Wie bedrohlich die wachsende Bedeutung des Evidenzkriteriums für die psychiatrische
Rehabilitation in ihrer gegenwärtigen Struktur sein kann, wird anhand jüngerer Erkenntnisse
hinsichtlich solch zentraler psychiatrisch-rehabilitativer Säulen wie der Arbeitsrehabilitation
deutlich. Untersuchungen des „Supported Employment“-Ansatzes weisen darauf hin, dass
das der psychiatrischen Arbeitsrehabilitation zugrunde liegende Konzept des Trainings
in beschützter Umgebung weit weniger effektiv sein könnte als die sofortige Platzierung
psychisch Kranker auf dem ersten Arbeitsmarkt und dem der Platzierung folgenden „training
on the job“ [4]
[5]. Man kann sich leicht ausmalen, was es für etablierte Einrichtungen und Träger arbeitsrehabilitativer
Maßnahmen bedeutet, sollten sich solche Erkenntnisse bestätigen und auf die Tagesordnung
gesundheitspolitischer Gremien kommen, die über die Zulassung und Finanzierung solcher
Maßnahmen entscheiden.
Für die Mehrzahl der in der Regelversorgung etablierten psychiatrischen Rehabilitationsmaßnahmen
fehlen solche Erkenntnisse. Sie könnten schon in der nahen Zukunft eingefordert werden
– mit einer gewissen Wahrscheinlichkeit für weitere überraschende Befunde ähnlich
denen des „Supported Employment“-Ansatzes. Der Mangel an Evidenz in der psychiatrischen
Rehabilitation ist weitgehend selbstverursacht. Zu verdanken ist dies dem Ausbau der
rehabilitativen Strukturen zu Zeiten der Psychiatriereform, als für entsprechende
Modellvorhaben vergleichsweise üppige Finanzmittel zur Verfügung standen, jedoch in
der allgemeinen Reformeuphorie häufig auf die Überprüfung der Effektivität dieser
Modellprojekte verzichtet wurde.
Auch in den Jahren nach der Psychiatriereform setzte sich diese Tendenz fort.

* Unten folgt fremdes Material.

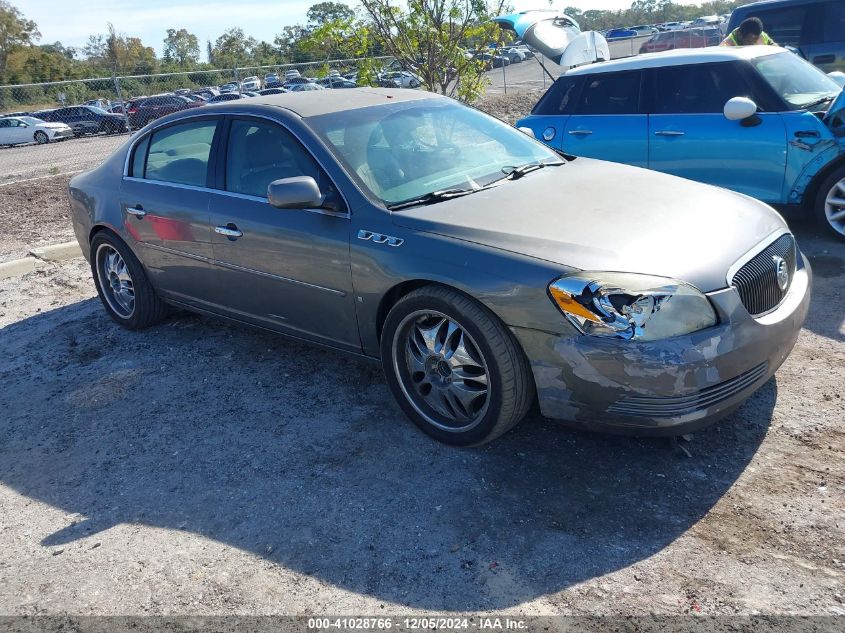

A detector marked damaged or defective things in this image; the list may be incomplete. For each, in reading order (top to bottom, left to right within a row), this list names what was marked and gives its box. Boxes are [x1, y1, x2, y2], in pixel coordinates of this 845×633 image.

broken headlight [548, 272, 720, 340]
damaged front bumper [508, 254, 812, 432]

Der
Boom der universitären biologisch-psychiatrischen Grundlagenforschung mit ihrer Verheißung
neuartiger Behandlungsformen hat ebenfalls die Brisanz des Kriteriums der Versorgungseffektivität
unterschätzt. So widmeten z. B. die psychiatrischen Kompetenznetze der Frage der Kostenwirksamkeit
etablierter oder neuer Versorgungsansätze nur sehr geringe Aufmerksamkeit.

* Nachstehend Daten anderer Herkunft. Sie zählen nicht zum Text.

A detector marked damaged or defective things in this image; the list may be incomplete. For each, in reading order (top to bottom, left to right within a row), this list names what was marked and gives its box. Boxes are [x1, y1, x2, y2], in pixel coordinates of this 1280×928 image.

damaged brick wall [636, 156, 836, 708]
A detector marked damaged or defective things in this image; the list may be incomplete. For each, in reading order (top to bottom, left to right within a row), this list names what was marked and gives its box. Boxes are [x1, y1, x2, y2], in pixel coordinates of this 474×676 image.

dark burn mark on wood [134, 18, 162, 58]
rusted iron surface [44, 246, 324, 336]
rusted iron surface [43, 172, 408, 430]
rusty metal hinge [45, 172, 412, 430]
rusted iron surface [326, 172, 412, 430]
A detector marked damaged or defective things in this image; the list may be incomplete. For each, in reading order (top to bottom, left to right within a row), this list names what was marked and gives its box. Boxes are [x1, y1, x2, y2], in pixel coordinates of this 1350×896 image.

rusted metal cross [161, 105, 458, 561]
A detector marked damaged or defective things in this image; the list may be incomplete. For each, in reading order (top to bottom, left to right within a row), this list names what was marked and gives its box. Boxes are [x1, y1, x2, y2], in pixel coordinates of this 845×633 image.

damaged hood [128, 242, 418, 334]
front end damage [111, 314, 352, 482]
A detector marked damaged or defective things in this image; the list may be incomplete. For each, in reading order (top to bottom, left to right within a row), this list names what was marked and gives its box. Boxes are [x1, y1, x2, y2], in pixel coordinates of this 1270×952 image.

Sicherlich ist die Effektivität von Maßnahmen, die auf komplexe Lebenszusammenhänge
wie Wohnen, Arbeit und Sozialbeziehungen zielen – den Zielfeldern der psychiatrischen
Rehabilitation – methodisch nicht gerade einfach nachzuweisen. Dies ist jedoch kein
Grund dafür, die Bemühungen nach Evidenz weiter so gering zu halten, wie es in den
vergangenen Jahren war und damit das Risiko der Marginalisierung bestehender rehabilitativer
Ansätze weiter in Kauf zu nehmen.
Noch ein weiterer Aspekt der eingangs angesprochenen Zyklizität der psychiatrischen
Diskussionsthemen könnte die psychiatrische Rehabilitation als Zukunftsthema an den
Rand drängen. Dies wäre dann der Fall, wenn die Gesundheitspolitik plötzlich – nachdem
sie jahrzehntelang die Grundlagenforschung präferiert und gefördert hat – paradigmatisch
die psychiatrische Prävention auf die Tagesordnung setzen würde. Dass dies aus heiterem
Himmel geschieht, ist zwar unwahrscheinlich, aber die Umsetzung präventiv ausgerichteter
Ansätze in die psychiatrische Versorgungsrealität ist lange überfällig. Und es erscheint
zumindest nicht abwegig, dass angesichts des Kostendrucks ein Entscheidungsträger
die simple Rechnung aufmacht, dass es doch kostengünstiger sein könnte, auf die Verhinderung
von Chronifizierung zu setzen, anstatt chronifizierte Fälle langwierig und mühsam
zu rehabilitieren.
Auch diese mögliche Entwicklung wäre von fachpsychiatrischer Seite aus zu antizipieren,
indem nicht nur praktiziert, sondern auch nachgewiesen wird, dass Prävention, Therapie
und Rehabilitation bei psychischen Störungen Hand in Hand gehen müssen.